Prima del passo fondamentale di Hölderlin, a cui sin dall’inizio doveva condurre questa meditazione personale, alcune notazioni: l'”attimo” in questione non appartiene al tempo eppure è sempre possibile, poiché è il qui e ora che continuamente è possibile sperimentare e che fa emergere il silenzio del tempo tramite interruzione atemporale – è cioè nel tempo, ma non è del tempo, proprio come Cristo intende che è nel mondo ma non è del mondo; l’idea stessa di cesura enunciata da Hölderlin è il segnale dell’esistenza e dell’inesistenza della lingua, è ciò attorno a cui vibra il ritmo, ed è ciò che presiede al superamento della ora molto in voga idea che esista la paratassi opposta all’ipotassi, mentre non esiste a livello sintattico nessuna di queste nozioni, che non sono proprio sintattiche, bensì dinamiche e cioè ritmiche e cioè energetiche, ovverosia modalità di manifestazione della cesura.
Il passo di Hölderlin in Note all’Edipo, ora, che è l’autentico di questa meditazione: è, intendo, la sua origine, il suo svolgimento e la sua prosecuzione:
“Il trasporto tragico è infatti propriamente vuoto ed è il più sciolto. Perciò nella successione ritmica delle rappresentazioni, nelle quali il trasporto si rappresenta, diviene necessario ciò che nella metrica si chiama cesura, la pura parola, l’interruzione controritmica, così da fronteggiare il trascinante alternarsi delle rappresentazioni al suo culmine, in modo che non si manifesti più l’alternanza della rappresentazione stessa, ma la rappresentazione stessa”.

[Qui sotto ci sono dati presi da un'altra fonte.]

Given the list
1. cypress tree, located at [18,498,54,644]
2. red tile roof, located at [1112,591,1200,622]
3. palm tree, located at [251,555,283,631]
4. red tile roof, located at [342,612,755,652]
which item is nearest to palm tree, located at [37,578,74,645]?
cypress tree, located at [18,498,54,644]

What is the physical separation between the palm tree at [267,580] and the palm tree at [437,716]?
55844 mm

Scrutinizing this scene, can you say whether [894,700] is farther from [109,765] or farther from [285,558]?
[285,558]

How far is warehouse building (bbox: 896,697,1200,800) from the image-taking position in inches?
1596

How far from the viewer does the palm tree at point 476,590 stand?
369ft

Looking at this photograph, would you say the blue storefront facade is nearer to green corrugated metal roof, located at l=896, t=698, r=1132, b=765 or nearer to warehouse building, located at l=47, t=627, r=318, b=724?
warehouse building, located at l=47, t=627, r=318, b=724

Questo è ciò che io intendo con il termine “letteralità”.
Esso equivale al termine “vuoto”.
Tutto il tragico, cioè tutto l’umano, allo stato essenziale sta qui.
Il tempo di rappresentare il tragico nel tempo dipende dall’opera artistica di dare forma all’emersione della cesura che è la parola pura – la parola che significa se stessa e quindi è cesura, cioè vuoto.
Ciò significa, per esprimersi con Kafka, “dare l’assalto al confine estremo”. Al di qua del confine è l’umano manifesto e la parola culturale, oltre il confine è l’umano e basta insieme alla parola pura. Tale confine è interno: è qui ed è ora, seriamente, sperimentabile alla mano: qui e ora. Non esiste un fuori dall’umano finché si è nell’umano, ma non è comunque possibile uscire dall’umano perché, scomparsa foss’anche la specie umana, non sarebbe scomparsa la sua essenza, che è qui e ora, cioè qui e ora oltre il prima e il dopo, e però dentro il prima e il dopo.
Il tragico sovrasta, non segue, l’epico. E’ esso l’opera da compiersi – nel senso che si compirà da solo.